Exercise goal:
Reproduce the data that follows in its entirety, character for character.

[Scene question records]
┌──

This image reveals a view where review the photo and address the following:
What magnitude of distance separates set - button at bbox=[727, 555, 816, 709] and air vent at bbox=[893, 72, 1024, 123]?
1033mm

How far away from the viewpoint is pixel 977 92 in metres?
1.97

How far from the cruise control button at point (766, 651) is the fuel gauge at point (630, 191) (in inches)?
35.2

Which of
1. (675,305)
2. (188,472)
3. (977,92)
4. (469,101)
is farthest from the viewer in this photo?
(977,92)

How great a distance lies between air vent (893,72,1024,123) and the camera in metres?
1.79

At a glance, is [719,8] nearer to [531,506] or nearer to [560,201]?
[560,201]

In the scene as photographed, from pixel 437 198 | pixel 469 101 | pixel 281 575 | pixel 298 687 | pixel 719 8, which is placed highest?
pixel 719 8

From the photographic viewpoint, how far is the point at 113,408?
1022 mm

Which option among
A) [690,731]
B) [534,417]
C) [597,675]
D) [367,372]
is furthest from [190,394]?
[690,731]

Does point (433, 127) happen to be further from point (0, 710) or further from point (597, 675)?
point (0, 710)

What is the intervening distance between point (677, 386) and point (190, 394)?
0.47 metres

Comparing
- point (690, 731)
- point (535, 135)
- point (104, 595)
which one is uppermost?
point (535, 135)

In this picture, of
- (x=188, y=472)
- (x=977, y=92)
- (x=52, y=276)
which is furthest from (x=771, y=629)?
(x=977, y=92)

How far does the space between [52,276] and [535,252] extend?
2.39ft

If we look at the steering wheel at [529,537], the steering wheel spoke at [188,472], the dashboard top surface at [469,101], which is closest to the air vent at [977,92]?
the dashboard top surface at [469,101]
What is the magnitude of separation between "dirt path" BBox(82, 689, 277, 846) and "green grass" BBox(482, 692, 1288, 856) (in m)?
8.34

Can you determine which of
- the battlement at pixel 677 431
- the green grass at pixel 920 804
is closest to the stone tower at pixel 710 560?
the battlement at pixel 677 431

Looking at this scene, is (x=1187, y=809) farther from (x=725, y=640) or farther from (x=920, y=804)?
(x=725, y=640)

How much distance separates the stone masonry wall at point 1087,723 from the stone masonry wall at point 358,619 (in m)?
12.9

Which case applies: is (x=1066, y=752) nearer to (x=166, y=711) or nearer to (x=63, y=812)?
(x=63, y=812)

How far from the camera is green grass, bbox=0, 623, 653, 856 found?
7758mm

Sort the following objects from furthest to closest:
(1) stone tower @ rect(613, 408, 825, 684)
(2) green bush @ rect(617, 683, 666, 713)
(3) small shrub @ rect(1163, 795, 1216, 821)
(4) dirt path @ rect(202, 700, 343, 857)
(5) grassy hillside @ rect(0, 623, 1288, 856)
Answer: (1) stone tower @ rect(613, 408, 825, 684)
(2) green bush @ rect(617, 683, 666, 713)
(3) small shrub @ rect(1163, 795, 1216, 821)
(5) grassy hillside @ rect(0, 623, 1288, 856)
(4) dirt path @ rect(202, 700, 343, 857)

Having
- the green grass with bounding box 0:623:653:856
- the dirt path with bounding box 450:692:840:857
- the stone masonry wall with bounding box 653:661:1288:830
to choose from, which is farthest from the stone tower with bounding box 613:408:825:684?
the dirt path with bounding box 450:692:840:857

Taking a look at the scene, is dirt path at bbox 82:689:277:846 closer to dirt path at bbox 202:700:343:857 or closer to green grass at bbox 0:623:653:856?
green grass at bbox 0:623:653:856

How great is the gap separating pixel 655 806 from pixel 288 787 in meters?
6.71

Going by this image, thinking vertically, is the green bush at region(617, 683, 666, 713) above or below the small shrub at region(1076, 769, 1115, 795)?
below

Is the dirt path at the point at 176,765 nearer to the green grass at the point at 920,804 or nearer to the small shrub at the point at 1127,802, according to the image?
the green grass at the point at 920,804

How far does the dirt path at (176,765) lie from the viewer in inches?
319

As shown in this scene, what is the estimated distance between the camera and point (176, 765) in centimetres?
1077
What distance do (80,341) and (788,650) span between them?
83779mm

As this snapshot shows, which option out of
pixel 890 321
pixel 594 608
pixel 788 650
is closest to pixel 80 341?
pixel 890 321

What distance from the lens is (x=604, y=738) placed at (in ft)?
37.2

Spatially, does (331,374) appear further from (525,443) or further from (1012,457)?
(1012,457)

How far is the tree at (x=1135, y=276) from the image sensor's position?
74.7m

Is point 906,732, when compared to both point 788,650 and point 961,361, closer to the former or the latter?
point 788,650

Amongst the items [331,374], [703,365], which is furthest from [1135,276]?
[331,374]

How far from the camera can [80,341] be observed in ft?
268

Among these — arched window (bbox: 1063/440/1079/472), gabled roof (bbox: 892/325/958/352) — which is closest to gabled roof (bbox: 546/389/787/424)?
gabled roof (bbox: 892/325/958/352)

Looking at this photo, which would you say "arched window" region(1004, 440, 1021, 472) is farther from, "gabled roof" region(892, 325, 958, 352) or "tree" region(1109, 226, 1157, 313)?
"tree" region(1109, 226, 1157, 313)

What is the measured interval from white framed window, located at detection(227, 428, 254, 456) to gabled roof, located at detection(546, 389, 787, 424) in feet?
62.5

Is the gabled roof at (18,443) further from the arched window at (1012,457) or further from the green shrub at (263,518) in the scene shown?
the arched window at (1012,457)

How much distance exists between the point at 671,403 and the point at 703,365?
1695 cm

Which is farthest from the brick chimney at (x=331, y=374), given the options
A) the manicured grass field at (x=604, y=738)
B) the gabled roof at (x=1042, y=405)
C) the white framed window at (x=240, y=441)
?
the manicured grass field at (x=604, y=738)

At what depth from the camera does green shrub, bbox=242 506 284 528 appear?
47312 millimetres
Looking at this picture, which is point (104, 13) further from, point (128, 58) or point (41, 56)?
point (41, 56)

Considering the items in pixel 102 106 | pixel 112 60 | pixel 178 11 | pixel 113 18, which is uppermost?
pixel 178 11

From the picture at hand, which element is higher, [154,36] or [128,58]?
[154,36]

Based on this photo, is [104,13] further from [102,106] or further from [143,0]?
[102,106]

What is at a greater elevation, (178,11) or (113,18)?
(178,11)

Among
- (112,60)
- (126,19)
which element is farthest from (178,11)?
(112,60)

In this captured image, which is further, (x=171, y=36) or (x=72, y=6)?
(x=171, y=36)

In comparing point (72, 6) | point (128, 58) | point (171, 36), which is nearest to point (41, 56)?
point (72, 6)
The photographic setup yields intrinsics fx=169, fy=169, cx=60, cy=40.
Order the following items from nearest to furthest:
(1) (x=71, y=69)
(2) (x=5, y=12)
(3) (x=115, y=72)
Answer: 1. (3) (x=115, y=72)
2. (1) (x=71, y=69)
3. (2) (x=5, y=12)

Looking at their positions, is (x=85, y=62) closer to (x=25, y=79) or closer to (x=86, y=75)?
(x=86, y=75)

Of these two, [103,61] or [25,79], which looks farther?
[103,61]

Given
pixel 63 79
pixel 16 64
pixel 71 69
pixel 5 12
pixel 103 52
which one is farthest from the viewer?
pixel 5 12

└──

Exercise output:
This image reveals a view where review the photo and address the following:
What magnitude of distance separates set - button at bbox=[727, 555, 816, 709] and air vent at bbox=[893, 72, 1024, 123]?
1033mm

How far away from the viewpoint is pixel 977 92 in metres?
1.97

How far from the cruise control button at point (766, 651) is the fuel gauge at point (630, 191) (in inches)?
35.2

Which of
1. (675,305)
2. (188,472)
3. (977,92)
4. (469,101)
is farthest from the viewer in this photo?
(977,92)

How great a distance lies between air vent (893,72,1024,123) and the camera in metres?
1.79

At a glance, is [719,8] nearer to [531,506] or nearer to [560,201]?
[560,201]

In the scene as photographed, from pixel 437 198 | pixel 469 101 | pixel 281 575 | pixel 298 687 | pixel 719 8, which is placed highest?
pixel 719 8

From the photographic viewpoint, how far is the point at 113,408?
1022 mm

Which option among
A) [690,731]
B) [534,417]
C) [597,675]
D) [367,372]
is furthest from [190,394]?
[690,731]

Does point (433, 127) happen to be further from point (0, 710) or further from point (597, 675)?
point (0, 710)

What is the intervening distance between point (677, 386) and point (190, 394)?
0.47 metres

Comparing
- point (690, 731)
- point (535, 135)
- point (104, 595)
which one is uppermost?
point (535, 135)

In this picture, of
- (x=188, y=472)
- (x=977, y=92)
- (x=52, y=276)
which is furthest from (x=771, y=629)?
(x=977, y=92)

How far does the space between [52,276] and [535,252] extend?
2.39ft

If we look at the steering wheel at [529,537], the steering wheel spoke at [188,472], the dashboard top surface at [469,101], which is closest to the air vent at [977,92]?
the dashboard top surface at [469,101]
What is the magnitude of separation between "dirt path" BBox(82, 689, 277, 846) and "green grass" BBox(482, 692, 1288, 856) (in m)?
8.34

Can you determine which of
- the battlement at pixel 677 431
- the green grass at pixel 920 804
is closest to the stone tower at pixel 710 560?
the battlement at pixel 677 431

Looking at this scene, is (x=1187, y=809) farther from (x=725, y=640) or farther from (x=920, y=804)?
(x=725, y=640)

How much distance separates the stone masonry wall at point 1087,723 from the stone masonry wall at point 358,619 (in m)?
12.9

Which case applies: is (x=1066, y=752) nearer to (x=166, y=711) or nearer to (x=63, y=812)?
(x=63, y=812)

How far from the camera is green grass, bbox=0, 623, 653, 856 found?
7758mm

Sort the following objects from furthest to closest:
(1) stone tower @ rect(613, 408, 825, 684)
(2) green bush @ rect(617, 683, 666, 713)
(3) small shrub @ rect(1163, 795, 1216, 821)
(4) dirt path @ rect(202, 700, 343, 857)
(5) grassy hillside @ rect(0, 623, 1288, 856)
Answer: (1) stone tower @ rect(613, 408, 825, 684)
(2) green bush @ rect(617, 683, 666, 713)
(3) small shrub @ rect(1163, 795, 1216, 821)
(5) grassy hillside @ rect(0, 623, 1288, 856)
(4) dirt path @ rect(202, 700, 343, 857)

Having
- the green grass with bounding box 0:623:653:856
- the dirt path with bounding box 450:692:840:857
- the stone masonry wall with bounding box 653:661:1288:830
to choose from, which is farthest from the stone tower with bounding box 613:408:825:684?
the dirt path with bounding box 450:692:840:857

Taking a look at the scene, is dirt path at bbox 82:689:277:846 closer to dirt path at bbox 202:700:343:857 or closer to green grass at bbox 0:623:653:856?
green grass at bbox 0:623:653:856

How great is the gap separating pixel 655 806 from pixel 288 787 in meters?
6.71

Going by this image, thinking vertically, is the green bush at region(617, 683, 666, 713) above or below the small shrub at region(1076, 769, 1115, 795)?
below

Is the dirt path at the point at 176,765 nearer to the green grass at the point at 920,804 or nearer to the small shrub at the point at 1127,802, according to the image?
the green grass at the point at 920,804

How far does the dirt path at (176,765) lie from the viewer in inches?
319

As shown in this scene, what is the estimated distance between the camera and point (176, 765) in centimetres?
1077
What distance do (80,341) and (788,650) span between them?
83779mm

As this snapshot shows, which option out of
pixel 890 321
pixel 594 608
pixel 788 650
is closest to pixel 80 341?
pixel 890 321

What distance from the lens is (x=604, y=738) placed at (in ft)?
37.2

Spatially, does (331,374) appear further from (525,443) or further from (1012,457)?
(1012,457)

How far is the tree at (x=1135, y=276) from the image sensor's position?
74.7m

Is point 906,732, when compared to both point 788,650 and point 961,361, closer to the former or the latter?
point 788,650

Amongst the items [331,374], [703,365], which is furthest from [1135,276]?
[331,374]

How far from the camera can [80,341] be observed in ft?
268

Among these — arched window (bbox: 1063/440/1079/472), gabled roof (bbox: 892/325/958/352) — which is closest to gabled roof (bbox: 546/389/787/424)?
gabled roof (bbox: 892/325/958/352)

Looking at this photo, which would you say "arched window" region(1004, 440, 1021, 472) is farther from, "gabled roof" region(892, 325, 958, 352) or "tree" region(1109, 226, 1157, 313)?
"tree" region(1109, 226, 1157, 313)

What is the measured interval from white framed window, located at detection(227, 428, 254, 456) to gabled roof, located at detection(546, 389, 787, 424) in feet?
62.5

Is the gabled roof at (18,443) further from the arched window at (1012,457) or further from the green shrub at (263,518) in the scene shown?
the arched window at (1012,457)

How much distance exists between the point at 671,403 and the point at 703,365?
1695 cm

Which is farthest from the brick chimney at (x=331, y=374), given the options
A) the manicured grass field at (x=604, y=738)
B) the gabled roof at (x=1042, y=405)
C) the white framed window at (x=240, y=441)
?
the manicured grass field at (x=604, y=738)

At what depth from the camera does green shrub, bbox=242 506 284 528 appear?
47312 millimetres
Looking at this picture, which is point (104, 13) further from, point (128, 58) or point (41, 56)?
point (41, 56)

Considering the items in pixel 102 106 | pixel 112 60 | pixel 178 11 | pixel 113 18, which is uppermost?
pixel 178 11

From the picture at hand, which element is higher, [154,36] or [128,58]?
[154,36]

Based on this photo, is [104,13] further from [102,106] or further from [143,0]?
[102,106]

What is at a greater elevation, (178,11) or (113,18)?
(178,11)

Among
- (112,60)
- (126,19)
which element is farthest from (178,11)?
(112,60)

In this captured image, which is further, (x=171, y=36) or (x=72, y=6)?
(x=171, y=36)

In comparing point (72, 6) | point (128, 58) | point (171, 36), which is nearest to point (41, 56)?
point (72, 6)
The photographic setup yields intrinsics fx=169, fy=169, cx=60, cy=40.
Order the following items from nearest to furthest:
(1) (x=71, y=69)
(2) (x=5, y=12)
(3) (x=115, y=72)
Answer: 1. (3) (x=115, y=72)
2. (1) (x=71, y=69)
3. (2) (x=5, y=12)

Looking at their positions, is (x=85, y=62) closer to (x=25, y=79) or closer to (x=86, y=75)?
(x=86, y=75)

Of these two, [103,61] or [25,79], which looks farther?
[103,61]

Given
pixel 63 79
pixel 16 64
pixel 71 69
pixel 5 12
pixel 103 52
which one is farthest from the viewer?
pixel 5 12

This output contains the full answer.